Whenever debt becomes unsustainable it causes chaos, businesses fail, people lose their homes and livelihoods. There are few winners amongst both debtors and creditors which is why most societies have laws and guidelines for dealing with these situations. Mostly they help minimize the effects and enable a fair resolution on all sides. Often these help people hold onto their homes, businesses keep trading – not always of course but there is at least some sort of protection.
This however has not been the case for sovereign or state debt, the lack of any fair principles has caused chaos, economic and political instability. The latest example is of course Greece, where the crisis has deepened while the arguments go on. The problem is that the lack of agreement hurts both sides – economic output falls due to uncertainty which of course means that the creditors are even less likely to see their money repaid.
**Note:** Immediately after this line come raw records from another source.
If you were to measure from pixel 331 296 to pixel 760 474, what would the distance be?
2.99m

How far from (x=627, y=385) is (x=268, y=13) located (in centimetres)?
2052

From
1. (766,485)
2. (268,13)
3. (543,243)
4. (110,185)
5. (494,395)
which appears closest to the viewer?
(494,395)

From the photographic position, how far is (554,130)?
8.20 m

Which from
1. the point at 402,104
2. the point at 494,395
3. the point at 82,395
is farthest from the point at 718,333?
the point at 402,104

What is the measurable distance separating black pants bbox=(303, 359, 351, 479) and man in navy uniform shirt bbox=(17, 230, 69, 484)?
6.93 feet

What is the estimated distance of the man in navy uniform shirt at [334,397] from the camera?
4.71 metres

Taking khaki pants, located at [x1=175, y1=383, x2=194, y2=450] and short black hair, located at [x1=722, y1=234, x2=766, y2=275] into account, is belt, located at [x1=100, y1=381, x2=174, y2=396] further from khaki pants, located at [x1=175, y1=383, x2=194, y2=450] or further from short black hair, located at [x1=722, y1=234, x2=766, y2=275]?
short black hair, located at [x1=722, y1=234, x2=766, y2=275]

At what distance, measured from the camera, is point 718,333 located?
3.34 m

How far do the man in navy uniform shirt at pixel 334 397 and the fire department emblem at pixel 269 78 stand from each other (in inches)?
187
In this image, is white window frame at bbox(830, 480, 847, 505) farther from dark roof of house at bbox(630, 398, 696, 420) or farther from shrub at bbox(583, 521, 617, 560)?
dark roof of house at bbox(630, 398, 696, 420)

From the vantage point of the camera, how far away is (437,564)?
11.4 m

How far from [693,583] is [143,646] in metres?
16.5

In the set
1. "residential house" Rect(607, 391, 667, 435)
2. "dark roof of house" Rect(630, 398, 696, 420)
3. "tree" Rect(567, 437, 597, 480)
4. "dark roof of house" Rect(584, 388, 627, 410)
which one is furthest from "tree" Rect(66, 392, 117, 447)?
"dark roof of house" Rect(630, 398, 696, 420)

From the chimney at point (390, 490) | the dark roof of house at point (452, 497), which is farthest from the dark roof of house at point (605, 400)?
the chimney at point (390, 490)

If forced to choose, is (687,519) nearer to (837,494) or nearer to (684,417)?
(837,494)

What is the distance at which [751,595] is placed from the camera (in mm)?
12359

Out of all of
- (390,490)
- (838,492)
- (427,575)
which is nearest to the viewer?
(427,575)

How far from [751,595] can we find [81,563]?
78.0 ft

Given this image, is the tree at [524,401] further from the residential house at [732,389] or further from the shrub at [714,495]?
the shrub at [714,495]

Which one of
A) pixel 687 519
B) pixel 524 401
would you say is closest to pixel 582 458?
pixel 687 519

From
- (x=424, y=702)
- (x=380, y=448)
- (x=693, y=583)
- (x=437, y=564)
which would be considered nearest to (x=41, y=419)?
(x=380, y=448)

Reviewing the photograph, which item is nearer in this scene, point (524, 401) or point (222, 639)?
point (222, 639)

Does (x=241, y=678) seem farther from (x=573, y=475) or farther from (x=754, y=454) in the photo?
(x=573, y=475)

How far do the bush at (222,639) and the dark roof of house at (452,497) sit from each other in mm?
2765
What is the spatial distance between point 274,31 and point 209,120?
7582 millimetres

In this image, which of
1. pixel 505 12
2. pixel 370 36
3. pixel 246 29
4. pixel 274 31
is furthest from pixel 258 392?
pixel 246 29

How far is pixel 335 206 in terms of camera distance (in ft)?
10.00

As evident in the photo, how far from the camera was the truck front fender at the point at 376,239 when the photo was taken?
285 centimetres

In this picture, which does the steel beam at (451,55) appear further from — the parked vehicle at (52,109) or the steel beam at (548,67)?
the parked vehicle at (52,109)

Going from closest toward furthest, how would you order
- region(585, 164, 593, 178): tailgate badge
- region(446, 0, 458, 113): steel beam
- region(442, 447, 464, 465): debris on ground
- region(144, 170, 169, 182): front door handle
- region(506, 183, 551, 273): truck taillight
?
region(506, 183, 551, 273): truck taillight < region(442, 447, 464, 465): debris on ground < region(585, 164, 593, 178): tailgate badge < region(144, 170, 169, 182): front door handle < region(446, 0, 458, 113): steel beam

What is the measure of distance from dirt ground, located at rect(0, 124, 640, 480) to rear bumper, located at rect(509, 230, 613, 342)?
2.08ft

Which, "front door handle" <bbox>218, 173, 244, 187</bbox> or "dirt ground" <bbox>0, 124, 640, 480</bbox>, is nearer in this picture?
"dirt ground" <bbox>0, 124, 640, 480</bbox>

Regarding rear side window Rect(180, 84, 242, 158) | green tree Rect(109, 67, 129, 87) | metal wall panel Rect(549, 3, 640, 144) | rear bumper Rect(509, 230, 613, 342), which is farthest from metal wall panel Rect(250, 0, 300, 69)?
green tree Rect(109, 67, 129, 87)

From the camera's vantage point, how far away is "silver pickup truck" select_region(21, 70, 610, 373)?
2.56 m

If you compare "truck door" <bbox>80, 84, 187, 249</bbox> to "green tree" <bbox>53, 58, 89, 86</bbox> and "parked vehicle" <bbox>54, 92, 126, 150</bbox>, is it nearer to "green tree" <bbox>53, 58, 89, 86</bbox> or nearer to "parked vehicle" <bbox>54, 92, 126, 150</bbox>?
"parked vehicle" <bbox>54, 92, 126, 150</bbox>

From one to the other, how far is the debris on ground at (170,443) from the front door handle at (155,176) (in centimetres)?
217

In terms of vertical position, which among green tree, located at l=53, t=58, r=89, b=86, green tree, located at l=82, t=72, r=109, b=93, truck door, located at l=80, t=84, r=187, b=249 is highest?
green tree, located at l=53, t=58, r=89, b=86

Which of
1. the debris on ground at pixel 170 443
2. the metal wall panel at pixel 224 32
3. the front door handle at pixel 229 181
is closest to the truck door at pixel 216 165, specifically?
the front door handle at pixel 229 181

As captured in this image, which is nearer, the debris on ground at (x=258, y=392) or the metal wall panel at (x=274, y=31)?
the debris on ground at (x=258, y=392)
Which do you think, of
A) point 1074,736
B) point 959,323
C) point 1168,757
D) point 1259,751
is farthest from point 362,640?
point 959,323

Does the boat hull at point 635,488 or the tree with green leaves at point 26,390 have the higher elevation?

However last week we saw what looks like a genuine improvement for nations trying to deal with unsustainable debt problems. The United Nations general assembly has approved a set of guidelines and principles which can be applied to resolve disputes between countries and their creditors. It was passed almost overwhelmingly with 136 voting for, 41 abstaining and only 6 against. The primary hope is that the process will help protect countries from having to make destabilising cuts in order to satisfy aggressive creditors.
The principles are as yet non-binding but perhaps signal a watershed in how bankrupt countries are plunged into disarray in order to meet creditor demands. Nation debt has caused misery to millions across the planet in numerous situations. From Argentina’s default more than a decade ago to ‘vulture funds’, countries like Iceland, Ireland, Greece and El Salvador have also suffered from financial crisis due to debt issues.
It is disappointing but probably not surprising that the few nations which voted against the proposals were the powerful and rich creditors such as the USA, Germany, and the United Kingdom. Even the European Union collectively abstained despite various please for it to join the pro-group.